#### DATA FOR THE TASK:
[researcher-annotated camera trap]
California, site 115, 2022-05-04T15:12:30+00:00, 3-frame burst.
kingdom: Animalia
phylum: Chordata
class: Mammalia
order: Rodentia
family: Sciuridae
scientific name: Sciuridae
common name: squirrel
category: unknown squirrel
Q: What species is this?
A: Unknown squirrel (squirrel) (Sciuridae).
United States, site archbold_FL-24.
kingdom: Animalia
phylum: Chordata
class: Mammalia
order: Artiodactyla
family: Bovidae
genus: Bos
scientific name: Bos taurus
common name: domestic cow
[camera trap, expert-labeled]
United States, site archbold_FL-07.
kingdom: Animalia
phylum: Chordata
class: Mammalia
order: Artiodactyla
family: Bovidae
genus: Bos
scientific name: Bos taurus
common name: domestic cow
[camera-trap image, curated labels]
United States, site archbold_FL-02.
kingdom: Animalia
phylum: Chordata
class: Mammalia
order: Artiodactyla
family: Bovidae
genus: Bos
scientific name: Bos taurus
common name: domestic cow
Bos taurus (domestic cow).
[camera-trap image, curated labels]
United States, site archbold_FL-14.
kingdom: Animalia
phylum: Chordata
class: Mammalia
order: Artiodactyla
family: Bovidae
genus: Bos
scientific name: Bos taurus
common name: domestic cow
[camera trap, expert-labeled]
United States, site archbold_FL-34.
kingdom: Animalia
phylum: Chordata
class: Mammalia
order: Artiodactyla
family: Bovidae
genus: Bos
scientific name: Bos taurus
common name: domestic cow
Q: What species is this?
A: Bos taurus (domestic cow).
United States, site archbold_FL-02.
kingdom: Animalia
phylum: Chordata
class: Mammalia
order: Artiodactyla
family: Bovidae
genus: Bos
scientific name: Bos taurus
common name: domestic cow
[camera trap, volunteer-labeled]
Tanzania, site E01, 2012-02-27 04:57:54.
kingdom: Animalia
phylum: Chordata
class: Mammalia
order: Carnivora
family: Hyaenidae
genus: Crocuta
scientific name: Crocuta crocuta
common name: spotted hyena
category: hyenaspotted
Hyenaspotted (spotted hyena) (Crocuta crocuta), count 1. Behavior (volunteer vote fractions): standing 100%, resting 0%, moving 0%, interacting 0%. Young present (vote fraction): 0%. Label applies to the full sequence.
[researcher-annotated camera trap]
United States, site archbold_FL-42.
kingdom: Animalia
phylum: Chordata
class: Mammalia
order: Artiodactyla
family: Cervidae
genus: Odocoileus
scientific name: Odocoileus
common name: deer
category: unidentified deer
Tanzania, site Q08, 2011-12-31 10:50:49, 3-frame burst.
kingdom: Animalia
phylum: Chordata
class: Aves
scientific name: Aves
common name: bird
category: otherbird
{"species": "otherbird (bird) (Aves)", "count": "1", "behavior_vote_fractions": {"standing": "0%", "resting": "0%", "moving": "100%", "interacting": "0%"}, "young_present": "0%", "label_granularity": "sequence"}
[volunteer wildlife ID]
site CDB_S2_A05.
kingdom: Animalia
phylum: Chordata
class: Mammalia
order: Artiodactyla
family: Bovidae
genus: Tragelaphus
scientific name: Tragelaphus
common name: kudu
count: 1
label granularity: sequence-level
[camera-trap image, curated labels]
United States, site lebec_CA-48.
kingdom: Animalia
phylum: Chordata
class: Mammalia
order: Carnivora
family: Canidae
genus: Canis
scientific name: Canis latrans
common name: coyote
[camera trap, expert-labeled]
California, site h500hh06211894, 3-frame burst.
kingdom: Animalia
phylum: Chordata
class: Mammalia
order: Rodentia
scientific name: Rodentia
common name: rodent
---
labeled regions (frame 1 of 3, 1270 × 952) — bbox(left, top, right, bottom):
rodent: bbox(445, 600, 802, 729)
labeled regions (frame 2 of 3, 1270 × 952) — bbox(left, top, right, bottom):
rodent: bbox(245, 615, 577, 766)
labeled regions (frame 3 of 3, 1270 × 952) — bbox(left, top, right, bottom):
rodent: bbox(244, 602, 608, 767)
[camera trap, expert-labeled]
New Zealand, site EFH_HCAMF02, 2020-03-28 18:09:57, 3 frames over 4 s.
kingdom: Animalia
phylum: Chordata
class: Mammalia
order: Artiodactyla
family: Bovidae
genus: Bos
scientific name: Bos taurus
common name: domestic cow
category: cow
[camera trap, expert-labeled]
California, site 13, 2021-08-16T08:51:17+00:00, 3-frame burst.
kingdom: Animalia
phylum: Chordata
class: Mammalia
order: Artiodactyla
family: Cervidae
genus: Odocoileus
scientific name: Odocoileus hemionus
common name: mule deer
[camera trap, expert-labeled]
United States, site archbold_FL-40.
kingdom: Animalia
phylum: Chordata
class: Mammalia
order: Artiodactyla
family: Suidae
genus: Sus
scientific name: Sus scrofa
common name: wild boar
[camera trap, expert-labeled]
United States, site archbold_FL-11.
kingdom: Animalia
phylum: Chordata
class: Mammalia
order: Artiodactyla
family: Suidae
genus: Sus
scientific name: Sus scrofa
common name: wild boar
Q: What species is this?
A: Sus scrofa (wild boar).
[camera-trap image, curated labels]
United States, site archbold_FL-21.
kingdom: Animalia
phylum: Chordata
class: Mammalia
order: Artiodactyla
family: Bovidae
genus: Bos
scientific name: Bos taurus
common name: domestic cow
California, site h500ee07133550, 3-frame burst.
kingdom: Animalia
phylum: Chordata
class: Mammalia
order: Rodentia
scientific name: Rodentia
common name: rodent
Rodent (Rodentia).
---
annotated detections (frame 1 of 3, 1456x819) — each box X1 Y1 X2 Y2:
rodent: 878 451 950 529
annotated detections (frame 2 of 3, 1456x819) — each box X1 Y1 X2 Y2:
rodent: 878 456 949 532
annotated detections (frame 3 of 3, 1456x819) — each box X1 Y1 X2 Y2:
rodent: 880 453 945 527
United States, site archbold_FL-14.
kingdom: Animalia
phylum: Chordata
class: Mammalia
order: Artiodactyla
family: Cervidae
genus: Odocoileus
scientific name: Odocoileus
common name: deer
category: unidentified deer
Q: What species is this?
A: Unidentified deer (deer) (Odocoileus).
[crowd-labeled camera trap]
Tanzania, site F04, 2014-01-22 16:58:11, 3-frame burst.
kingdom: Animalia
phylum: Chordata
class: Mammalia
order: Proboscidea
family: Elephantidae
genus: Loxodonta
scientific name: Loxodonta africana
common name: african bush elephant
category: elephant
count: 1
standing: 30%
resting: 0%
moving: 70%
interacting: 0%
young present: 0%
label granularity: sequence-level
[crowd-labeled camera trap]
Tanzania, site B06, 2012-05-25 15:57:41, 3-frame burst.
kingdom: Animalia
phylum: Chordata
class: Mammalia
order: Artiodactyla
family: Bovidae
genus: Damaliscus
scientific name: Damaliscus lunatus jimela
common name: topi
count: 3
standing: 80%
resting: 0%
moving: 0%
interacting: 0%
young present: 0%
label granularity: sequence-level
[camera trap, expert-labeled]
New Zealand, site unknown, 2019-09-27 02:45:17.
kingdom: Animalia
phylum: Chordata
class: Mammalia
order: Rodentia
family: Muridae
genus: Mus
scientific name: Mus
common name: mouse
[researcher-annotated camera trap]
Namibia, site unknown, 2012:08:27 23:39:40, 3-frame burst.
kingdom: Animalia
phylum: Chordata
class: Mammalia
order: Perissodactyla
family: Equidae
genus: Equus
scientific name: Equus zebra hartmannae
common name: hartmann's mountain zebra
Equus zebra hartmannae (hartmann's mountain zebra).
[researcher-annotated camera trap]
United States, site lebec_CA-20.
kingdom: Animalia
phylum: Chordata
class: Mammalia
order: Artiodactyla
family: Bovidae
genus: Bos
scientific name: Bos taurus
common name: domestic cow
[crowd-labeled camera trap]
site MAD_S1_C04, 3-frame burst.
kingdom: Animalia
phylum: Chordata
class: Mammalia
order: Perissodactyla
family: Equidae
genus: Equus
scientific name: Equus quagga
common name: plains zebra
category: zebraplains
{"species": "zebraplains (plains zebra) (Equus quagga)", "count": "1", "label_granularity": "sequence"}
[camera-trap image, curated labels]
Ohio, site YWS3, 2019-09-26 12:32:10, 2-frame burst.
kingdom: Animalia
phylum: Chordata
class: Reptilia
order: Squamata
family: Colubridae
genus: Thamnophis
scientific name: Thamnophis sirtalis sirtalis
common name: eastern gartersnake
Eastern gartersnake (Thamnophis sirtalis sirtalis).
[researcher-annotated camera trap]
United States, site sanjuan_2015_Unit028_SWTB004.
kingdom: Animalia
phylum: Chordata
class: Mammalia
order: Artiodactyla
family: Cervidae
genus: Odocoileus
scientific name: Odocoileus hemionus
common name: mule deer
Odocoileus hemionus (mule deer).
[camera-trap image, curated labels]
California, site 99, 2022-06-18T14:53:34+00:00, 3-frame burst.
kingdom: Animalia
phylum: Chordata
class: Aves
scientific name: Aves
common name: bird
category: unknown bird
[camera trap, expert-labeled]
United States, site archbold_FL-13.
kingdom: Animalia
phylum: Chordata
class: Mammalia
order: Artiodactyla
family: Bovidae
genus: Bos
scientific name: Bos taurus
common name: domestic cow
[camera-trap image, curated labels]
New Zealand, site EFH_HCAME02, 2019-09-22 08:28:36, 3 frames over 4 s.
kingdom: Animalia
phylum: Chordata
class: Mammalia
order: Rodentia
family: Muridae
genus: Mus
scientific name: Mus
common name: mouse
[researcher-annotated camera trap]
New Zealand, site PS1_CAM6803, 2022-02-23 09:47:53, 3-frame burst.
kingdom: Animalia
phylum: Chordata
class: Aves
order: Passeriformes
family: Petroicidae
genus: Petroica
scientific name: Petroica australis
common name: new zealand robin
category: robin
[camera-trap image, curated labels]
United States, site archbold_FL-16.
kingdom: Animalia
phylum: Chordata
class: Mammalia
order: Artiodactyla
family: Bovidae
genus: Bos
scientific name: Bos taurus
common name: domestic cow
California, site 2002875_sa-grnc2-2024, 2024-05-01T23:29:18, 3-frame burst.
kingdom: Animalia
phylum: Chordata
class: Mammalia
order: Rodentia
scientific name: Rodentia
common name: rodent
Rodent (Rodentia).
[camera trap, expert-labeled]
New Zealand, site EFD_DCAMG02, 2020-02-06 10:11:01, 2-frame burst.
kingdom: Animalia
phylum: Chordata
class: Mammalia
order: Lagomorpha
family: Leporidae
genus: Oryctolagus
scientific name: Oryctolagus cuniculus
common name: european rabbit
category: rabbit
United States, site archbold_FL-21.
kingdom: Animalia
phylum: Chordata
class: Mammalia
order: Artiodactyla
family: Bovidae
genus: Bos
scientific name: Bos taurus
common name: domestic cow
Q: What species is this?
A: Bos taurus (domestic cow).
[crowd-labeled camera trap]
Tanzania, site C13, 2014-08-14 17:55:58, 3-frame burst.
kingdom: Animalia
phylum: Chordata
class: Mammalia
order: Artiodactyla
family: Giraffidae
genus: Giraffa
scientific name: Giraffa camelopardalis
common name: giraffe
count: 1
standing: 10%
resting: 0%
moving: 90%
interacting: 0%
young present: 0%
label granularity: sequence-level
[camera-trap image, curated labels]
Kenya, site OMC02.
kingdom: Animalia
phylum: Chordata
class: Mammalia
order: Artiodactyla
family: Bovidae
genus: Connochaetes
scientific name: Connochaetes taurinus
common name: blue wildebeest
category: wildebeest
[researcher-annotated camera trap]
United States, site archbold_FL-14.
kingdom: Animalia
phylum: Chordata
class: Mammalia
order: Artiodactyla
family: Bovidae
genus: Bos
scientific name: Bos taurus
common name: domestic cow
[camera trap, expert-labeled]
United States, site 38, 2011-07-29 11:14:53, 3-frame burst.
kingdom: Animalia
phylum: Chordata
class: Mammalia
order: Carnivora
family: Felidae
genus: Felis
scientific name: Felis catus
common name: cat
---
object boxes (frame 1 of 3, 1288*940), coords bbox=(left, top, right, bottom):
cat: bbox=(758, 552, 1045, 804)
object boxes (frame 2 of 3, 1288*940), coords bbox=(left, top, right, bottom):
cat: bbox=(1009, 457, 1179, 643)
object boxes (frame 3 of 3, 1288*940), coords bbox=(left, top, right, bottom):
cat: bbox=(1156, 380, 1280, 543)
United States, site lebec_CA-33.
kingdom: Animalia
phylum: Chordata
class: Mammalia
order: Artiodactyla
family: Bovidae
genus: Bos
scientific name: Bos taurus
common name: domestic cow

#### PROBLEM DESCRIPTION:
Check every line above for the string "otherbird" and copy those that have it.

#### WRITTEN ANSWER:
category: otherbird
{"species": "otherbird (bird) (Aves)", "count": "1", "behavior_vote_fractions": {"standing": "0%", "resting": "0%", "moving": "100%", "interacting": "0%"}, "young_present": "0%", "label_granularity": "sequence"}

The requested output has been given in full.